The Lemur is a novella originally commissioned by The New York Times Magazine.

Once-celebrated journalist John Glass leads an ostensibly luxurious and comfortable life in New York, indifferently married to the wealthy daughter of a top communications magnate. When Bill Mulholland asks his son-in-law to write his authorized biography, John interviews a shifty researcher who reminds him of a lemur. The next day, the lemur suggests he has interesting information, and then turns up dead. Could father Bill Mulholland have used his CIA connections to prevent embarrassing information becoming public? Or, was the information exposing something in Johns own life? What Glass discovers are family secrets so deep, any one might kill to keep them hidden.
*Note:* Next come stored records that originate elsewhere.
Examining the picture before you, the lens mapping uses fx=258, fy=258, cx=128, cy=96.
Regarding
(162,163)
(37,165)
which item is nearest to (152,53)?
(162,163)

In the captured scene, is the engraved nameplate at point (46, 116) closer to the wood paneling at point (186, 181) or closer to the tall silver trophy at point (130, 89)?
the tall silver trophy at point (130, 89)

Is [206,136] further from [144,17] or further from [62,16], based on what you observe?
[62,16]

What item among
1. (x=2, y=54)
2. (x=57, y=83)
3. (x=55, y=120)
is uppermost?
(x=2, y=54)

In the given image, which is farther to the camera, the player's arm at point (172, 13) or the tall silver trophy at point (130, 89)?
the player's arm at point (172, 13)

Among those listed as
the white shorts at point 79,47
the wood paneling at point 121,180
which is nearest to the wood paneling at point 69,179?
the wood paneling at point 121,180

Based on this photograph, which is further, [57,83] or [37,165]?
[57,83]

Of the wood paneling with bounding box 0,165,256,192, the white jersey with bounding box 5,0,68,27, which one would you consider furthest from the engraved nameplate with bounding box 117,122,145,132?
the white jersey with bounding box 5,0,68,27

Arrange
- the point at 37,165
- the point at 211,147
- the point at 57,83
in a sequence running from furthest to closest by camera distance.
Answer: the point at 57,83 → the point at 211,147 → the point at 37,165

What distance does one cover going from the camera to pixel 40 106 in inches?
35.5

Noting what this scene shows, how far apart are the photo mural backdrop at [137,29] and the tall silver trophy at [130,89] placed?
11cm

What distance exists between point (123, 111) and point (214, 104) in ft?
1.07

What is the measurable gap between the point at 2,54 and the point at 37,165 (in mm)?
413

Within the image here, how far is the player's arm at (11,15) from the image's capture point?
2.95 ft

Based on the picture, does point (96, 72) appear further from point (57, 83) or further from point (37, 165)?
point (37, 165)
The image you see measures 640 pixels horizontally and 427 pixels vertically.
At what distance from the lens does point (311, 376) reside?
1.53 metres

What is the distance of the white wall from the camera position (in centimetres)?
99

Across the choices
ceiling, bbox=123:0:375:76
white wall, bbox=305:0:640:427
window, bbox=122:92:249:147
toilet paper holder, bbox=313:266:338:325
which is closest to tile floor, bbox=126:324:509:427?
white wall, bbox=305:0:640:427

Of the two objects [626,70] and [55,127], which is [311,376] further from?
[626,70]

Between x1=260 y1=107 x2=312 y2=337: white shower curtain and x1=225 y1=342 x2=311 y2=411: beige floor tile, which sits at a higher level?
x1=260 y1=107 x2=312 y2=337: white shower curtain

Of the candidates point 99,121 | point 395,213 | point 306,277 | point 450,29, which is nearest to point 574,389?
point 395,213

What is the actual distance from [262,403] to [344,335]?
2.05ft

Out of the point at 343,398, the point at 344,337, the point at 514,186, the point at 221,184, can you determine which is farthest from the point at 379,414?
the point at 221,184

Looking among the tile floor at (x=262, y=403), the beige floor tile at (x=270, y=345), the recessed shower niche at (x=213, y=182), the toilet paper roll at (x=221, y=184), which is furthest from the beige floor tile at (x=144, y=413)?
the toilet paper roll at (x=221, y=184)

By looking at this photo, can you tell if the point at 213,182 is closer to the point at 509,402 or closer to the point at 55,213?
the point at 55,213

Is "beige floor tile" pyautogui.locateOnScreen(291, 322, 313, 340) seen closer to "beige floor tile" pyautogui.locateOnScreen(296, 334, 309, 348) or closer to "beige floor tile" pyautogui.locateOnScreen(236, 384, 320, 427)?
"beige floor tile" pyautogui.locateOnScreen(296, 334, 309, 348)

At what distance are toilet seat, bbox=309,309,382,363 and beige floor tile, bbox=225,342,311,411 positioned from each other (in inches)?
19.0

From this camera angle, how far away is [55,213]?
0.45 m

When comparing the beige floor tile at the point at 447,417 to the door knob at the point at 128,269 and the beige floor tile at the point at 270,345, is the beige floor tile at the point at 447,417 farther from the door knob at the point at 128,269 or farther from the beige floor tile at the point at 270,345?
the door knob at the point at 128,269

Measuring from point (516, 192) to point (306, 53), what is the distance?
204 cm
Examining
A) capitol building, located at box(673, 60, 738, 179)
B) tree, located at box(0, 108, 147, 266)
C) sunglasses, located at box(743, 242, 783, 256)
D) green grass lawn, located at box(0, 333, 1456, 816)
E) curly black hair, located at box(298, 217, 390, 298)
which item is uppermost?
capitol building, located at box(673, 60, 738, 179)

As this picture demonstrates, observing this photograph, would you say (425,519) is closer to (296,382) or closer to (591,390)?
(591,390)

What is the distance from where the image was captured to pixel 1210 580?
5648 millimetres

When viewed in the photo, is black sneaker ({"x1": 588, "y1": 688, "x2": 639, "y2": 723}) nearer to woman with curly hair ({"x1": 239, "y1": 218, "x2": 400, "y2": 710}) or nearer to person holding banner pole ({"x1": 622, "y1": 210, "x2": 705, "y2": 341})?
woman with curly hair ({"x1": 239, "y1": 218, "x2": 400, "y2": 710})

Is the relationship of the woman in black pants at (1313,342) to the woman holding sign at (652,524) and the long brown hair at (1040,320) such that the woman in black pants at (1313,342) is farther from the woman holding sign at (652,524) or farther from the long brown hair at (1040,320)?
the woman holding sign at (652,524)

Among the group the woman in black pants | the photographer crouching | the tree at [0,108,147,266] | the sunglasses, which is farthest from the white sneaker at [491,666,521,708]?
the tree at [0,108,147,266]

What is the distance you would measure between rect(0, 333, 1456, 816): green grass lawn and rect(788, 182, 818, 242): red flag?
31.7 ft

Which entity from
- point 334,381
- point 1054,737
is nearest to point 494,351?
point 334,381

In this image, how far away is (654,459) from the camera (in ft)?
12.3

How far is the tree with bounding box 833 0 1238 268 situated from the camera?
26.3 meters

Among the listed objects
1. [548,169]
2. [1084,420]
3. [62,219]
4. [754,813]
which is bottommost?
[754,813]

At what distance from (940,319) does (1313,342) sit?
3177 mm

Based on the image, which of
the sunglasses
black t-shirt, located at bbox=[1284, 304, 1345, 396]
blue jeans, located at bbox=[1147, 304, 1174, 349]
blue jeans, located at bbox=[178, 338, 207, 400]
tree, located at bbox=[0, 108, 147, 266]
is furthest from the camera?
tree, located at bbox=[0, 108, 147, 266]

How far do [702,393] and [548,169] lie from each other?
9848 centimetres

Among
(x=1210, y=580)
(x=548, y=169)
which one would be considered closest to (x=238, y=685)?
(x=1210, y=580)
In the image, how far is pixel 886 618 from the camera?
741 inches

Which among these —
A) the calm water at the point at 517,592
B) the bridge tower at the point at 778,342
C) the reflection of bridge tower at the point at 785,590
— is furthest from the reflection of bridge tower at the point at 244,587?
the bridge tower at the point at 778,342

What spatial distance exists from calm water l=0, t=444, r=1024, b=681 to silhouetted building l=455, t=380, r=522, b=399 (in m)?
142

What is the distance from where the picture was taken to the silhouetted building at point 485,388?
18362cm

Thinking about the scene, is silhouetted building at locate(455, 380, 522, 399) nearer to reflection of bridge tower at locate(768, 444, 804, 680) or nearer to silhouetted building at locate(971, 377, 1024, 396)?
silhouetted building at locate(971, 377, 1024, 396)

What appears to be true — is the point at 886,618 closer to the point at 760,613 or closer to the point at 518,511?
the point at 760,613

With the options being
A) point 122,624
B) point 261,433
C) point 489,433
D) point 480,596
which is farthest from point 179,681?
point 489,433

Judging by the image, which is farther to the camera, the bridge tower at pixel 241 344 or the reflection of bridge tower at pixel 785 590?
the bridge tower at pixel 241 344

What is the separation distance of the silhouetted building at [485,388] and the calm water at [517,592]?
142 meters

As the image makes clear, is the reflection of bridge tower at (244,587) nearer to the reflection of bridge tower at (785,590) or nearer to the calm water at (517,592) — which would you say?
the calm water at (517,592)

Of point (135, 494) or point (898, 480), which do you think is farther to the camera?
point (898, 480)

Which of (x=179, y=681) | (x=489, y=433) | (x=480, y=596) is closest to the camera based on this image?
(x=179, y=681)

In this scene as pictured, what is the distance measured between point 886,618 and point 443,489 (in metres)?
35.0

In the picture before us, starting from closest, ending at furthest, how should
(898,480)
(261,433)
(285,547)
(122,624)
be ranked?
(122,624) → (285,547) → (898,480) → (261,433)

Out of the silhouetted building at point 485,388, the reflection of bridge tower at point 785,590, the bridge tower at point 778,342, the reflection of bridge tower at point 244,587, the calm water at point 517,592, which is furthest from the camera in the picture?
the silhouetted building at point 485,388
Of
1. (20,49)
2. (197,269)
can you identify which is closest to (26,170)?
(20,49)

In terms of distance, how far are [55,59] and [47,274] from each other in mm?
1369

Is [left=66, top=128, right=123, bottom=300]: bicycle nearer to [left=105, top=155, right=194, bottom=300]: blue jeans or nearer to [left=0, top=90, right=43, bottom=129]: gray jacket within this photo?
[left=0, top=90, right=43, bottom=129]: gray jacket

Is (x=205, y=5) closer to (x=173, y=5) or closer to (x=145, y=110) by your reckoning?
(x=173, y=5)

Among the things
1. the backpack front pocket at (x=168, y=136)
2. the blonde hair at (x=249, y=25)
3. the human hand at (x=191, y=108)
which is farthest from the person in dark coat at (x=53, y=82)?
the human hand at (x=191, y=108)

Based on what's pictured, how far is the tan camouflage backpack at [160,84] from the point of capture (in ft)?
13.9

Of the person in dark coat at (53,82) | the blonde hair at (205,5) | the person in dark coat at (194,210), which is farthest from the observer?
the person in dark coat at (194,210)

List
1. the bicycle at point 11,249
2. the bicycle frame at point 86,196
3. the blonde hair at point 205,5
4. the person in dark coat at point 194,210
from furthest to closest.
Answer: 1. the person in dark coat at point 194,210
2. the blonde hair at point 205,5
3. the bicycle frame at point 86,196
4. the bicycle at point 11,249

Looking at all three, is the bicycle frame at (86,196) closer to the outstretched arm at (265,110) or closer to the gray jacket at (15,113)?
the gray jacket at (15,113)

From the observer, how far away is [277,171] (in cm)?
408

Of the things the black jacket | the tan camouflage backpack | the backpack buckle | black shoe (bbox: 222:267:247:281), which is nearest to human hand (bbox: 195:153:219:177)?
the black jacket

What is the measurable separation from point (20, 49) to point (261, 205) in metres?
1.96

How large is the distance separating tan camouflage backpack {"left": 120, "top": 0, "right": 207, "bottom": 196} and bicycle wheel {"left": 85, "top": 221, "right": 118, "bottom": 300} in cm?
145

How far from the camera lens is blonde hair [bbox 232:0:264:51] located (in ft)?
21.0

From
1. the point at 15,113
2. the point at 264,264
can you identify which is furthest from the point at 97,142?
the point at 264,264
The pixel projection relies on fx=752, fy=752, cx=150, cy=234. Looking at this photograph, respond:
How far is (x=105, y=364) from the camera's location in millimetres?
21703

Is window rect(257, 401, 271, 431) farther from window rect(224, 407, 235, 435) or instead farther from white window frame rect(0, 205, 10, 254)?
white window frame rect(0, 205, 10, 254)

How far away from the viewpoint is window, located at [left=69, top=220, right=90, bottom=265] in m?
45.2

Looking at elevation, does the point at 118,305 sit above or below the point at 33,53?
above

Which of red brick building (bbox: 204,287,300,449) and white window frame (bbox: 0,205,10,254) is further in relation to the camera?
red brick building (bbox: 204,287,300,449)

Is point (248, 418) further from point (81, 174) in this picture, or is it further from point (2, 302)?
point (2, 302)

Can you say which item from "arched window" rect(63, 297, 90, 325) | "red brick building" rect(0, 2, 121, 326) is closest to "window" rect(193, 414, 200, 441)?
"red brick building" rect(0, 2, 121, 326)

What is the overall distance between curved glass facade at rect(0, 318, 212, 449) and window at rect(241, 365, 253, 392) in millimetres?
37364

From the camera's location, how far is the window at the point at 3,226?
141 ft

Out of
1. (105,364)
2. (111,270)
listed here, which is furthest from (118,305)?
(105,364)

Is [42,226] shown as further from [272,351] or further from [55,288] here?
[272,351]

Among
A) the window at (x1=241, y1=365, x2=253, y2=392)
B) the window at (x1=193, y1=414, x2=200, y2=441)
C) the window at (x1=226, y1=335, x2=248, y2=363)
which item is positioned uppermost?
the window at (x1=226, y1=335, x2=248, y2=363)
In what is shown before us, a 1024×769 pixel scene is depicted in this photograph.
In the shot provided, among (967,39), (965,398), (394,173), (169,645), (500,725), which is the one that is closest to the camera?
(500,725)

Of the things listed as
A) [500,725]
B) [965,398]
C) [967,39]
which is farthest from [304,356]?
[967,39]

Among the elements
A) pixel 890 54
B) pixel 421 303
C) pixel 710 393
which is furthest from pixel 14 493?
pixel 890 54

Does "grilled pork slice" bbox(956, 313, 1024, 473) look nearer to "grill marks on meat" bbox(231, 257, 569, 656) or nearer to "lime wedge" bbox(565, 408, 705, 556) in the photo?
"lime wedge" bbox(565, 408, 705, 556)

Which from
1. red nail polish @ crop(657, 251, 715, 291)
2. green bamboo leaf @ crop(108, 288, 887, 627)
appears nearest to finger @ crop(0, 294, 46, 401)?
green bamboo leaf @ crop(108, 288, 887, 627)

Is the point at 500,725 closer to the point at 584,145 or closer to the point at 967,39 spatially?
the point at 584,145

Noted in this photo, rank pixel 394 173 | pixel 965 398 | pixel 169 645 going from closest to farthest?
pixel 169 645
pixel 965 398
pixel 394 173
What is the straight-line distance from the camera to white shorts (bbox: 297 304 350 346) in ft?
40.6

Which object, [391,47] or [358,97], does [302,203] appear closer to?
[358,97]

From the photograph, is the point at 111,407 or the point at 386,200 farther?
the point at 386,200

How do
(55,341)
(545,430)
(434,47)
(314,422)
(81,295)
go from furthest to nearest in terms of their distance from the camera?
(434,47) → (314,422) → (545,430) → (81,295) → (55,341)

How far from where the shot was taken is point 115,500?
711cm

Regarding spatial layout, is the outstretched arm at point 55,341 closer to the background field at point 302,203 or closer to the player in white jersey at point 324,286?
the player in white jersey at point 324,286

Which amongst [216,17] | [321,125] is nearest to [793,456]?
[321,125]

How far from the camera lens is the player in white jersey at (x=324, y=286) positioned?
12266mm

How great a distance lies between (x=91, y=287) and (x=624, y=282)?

Less a mystery than an intriguing look into a dysfunctional family dynamic, this is so well written with each line packed with energy. I was 17 pages into it when I marvelled at how much Black conveyed, the choice of words and actions. We follow Glass as he balances his street level life of pubs and sources with the pristine rules of extreme wealth - literally living in a Glass tower, swaying with vertigo.

My complaint would be that it is too short - perhaps I enjoyed it too much to want it to end, I could have read more of his observant prose. The last book I read that was so concise and entirely engaging was The Collini Case.

Really recommended for New York atmosphere. Top marks.